Показалось, что это прямой и длинный дубовый сук. Конечно — нокдаун. Лишь на счете семь я поднялся. Только бы выстоять эти последние три минуты… Только бы найти защиту от его тяжелых летучих перчаток!

Привычно принимаю классическую стойку, выбросив чуть согнутую левую вперед и прикрывая правой подбородок и солнечное сплетение. Так учил меня Лусталло, считавший, что все эти низкие американские стойки — кокетство, и ничего больше.
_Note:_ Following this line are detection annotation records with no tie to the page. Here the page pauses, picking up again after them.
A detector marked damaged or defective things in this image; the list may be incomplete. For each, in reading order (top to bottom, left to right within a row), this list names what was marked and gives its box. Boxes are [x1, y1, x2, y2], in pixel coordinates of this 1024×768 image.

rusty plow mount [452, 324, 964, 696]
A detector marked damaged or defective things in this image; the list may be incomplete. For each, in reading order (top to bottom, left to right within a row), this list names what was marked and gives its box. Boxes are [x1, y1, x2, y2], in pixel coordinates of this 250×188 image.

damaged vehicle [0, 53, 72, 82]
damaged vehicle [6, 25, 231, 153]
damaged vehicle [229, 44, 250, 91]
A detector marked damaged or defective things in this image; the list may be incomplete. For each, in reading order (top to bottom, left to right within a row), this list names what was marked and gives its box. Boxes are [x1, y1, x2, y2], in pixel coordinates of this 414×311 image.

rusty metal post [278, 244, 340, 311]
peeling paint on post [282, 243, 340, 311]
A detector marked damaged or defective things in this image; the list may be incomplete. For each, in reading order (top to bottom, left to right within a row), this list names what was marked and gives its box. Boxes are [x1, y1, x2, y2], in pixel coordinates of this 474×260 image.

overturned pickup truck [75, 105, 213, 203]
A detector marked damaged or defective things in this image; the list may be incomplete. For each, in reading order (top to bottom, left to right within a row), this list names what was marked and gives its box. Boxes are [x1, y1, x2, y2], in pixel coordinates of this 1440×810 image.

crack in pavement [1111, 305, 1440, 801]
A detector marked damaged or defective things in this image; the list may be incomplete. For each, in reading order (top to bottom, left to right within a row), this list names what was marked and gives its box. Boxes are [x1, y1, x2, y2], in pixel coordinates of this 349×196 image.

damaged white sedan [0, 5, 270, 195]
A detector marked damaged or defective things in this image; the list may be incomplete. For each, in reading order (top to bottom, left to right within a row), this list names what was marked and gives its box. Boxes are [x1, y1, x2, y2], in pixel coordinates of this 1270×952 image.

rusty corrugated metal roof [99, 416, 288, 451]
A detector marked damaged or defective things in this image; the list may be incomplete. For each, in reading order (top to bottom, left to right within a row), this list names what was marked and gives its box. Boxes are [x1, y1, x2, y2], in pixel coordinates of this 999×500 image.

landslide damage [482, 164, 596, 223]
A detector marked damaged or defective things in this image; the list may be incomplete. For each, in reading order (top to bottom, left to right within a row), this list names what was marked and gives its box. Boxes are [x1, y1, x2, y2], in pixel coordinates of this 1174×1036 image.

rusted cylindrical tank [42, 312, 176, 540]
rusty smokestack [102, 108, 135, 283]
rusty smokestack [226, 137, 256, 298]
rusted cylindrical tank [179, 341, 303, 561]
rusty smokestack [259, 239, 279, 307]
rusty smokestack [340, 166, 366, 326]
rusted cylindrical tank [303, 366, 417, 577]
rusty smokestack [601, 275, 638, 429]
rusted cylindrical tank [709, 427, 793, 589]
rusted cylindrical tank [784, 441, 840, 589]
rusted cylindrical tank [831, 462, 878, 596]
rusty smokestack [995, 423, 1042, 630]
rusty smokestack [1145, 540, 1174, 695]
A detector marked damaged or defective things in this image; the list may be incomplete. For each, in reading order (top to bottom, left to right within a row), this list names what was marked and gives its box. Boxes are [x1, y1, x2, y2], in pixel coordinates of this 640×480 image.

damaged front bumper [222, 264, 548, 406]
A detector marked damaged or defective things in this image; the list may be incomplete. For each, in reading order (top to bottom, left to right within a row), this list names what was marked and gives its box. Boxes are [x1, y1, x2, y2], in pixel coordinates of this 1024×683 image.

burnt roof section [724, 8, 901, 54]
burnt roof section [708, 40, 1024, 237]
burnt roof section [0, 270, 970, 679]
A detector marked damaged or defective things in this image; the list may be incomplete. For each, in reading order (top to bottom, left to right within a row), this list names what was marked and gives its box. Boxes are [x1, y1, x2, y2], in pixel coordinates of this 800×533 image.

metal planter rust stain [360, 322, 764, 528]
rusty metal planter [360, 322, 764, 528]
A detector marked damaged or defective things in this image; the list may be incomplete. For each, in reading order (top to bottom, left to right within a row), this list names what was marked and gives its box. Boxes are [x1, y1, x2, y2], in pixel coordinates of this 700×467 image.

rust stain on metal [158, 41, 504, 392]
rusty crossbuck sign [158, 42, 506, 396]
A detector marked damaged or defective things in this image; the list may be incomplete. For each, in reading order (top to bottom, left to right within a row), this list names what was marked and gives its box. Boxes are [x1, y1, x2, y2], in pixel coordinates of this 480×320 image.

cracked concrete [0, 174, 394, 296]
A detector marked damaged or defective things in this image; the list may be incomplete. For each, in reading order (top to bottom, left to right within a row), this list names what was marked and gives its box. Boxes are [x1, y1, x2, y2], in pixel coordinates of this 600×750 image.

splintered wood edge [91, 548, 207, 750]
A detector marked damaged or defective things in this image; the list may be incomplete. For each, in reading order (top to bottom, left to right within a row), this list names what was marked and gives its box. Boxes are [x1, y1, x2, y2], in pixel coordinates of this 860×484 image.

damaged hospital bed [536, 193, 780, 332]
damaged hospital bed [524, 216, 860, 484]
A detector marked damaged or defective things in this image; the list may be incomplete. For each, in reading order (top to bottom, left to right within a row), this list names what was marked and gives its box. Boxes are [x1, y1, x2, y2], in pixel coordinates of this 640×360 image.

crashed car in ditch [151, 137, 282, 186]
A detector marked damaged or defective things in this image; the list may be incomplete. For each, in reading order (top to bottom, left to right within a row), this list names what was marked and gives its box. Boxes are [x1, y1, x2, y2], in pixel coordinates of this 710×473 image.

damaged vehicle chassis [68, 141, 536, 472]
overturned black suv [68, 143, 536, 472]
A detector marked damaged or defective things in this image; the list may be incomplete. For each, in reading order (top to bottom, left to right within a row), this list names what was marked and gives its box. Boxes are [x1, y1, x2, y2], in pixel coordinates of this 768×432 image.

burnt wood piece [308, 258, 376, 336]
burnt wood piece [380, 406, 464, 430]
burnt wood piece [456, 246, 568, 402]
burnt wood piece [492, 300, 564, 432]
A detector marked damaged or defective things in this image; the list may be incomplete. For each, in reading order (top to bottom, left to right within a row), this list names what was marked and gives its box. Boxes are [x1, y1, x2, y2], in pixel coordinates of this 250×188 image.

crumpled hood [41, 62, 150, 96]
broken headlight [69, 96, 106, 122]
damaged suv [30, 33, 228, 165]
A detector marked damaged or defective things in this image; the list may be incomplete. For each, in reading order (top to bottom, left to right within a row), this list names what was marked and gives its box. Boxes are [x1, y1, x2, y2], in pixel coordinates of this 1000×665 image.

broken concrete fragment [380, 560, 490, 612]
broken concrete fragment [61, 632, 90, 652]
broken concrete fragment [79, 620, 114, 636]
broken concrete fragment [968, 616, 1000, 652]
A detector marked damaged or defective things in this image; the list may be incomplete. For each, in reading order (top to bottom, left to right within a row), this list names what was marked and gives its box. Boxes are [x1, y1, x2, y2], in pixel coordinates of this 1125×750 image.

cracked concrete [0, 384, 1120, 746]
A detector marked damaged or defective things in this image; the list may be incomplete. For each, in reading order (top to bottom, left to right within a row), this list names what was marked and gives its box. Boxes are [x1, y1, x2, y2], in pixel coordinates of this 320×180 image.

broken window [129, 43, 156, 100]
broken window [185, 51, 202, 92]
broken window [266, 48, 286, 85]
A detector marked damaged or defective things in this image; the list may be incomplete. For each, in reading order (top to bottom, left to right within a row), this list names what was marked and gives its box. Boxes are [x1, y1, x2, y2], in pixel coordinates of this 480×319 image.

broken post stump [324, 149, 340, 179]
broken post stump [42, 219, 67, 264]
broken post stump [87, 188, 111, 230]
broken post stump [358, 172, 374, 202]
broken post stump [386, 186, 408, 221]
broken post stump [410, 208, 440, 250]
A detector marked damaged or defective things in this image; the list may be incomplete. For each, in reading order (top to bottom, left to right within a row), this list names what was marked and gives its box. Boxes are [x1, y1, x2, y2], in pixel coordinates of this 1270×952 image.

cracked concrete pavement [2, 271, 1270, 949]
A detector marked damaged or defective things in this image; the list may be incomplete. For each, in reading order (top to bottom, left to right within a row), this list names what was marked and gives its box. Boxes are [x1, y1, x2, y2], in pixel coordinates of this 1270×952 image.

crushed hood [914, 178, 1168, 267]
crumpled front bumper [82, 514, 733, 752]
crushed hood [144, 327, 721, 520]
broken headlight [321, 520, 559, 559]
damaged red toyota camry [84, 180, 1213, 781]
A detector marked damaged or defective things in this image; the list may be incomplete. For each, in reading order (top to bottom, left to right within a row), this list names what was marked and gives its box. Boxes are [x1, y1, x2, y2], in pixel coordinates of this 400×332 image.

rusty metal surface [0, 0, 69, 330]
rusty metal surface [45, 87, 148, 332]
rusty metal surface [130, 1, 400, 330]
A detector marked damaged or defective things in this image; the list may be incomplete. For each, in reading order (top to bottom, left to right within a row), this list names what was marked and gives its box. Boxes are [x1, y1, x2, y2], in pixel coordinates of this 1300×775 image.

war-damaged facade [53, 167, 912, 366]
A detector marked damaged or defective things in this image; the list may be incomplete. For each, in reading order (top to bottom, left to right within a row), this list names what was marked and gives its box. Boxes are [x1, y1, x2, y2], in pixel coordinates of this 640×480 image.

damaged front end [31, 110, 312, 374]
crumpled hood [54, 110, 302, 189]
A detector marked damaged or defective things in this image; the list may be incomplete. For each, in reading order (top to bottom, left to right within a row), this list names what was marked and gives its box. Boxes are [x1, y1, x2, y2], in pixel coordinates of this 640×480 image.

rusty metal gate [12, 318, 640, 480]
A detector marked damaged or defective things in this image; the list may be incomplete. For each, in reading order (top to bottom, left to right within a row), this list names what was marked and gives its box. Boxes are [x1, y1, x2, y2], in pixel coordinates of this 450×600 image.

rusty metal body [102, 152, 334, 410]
Шурыгин бросается в атаку. Прямой левой. Не успеваю уйти, — непостижимо длинные у него ручищи, — и — бенц — весьма ощутимый удар в лицо. Ладно еще, что в скулу, а не в подбородок. Я вижу его белые трусы и белую, с красной каемкой, майку. В глаза… смотреть в глаза… Серые, небольшие, насмешливые… В них торжество победы. Посылает вперед левую… Не сильно. Я отклоняюсь, и тотчас же бьет его правая. Принял на перчатку. Опять прямой левой. Я отступаю. Больше некуда. Спина ощущает мягкий упругий канат. Загнан в угол. Перехожу в глухую защиту. Бенц… бенц… бенц. Того и гляди протаранит мою броню из двух раскрытых перчаток. Канат вдавливается в спину. Я пытаюсь взглянуть на Шурыгина из-под перчатки. И мгновенная расплата — хлесткий удар в глаз. Конец! Я в кругу скользких пляшущих перчаток. Их уже не две, а пять, восемь, десять. Несправедливо. Десять против двух… Голова гудит, как шмелиный рой. Нечем дышать. Бенц… бенц… А гонг молчит. Неужели не прошло трех минут? Чей-то истошный крик: «Бей его, Витюня!» И жеребячье ржанье. Витюня! Какой это еще Витюня? И почему этот самый Витюня бьет в меня, как в барабан? У меня тоже первый разряд и нокаутирующий удар справа. Погодим еще, Витюня! Я отталкиваюсь спиной от каната, делаю стремительный нырок под правое плечо Шурыгина. Ушел! Ну, берегись, Витюня! Сближаюсь и провожу апперкот правой в солнечное сплетение. Хороший, акцентированный удар. Шурыгин сгибается пополам. Теперь кроше левой. Получай, Витюня! Шатается, как пьяный, вытягивает вперед обе руки, чтобы остановить мой натиск. Нет, шалишь… Шаг вправо и… Гонг! Проклятый, неумолимый гонг. Неужели три минуты уже прошли?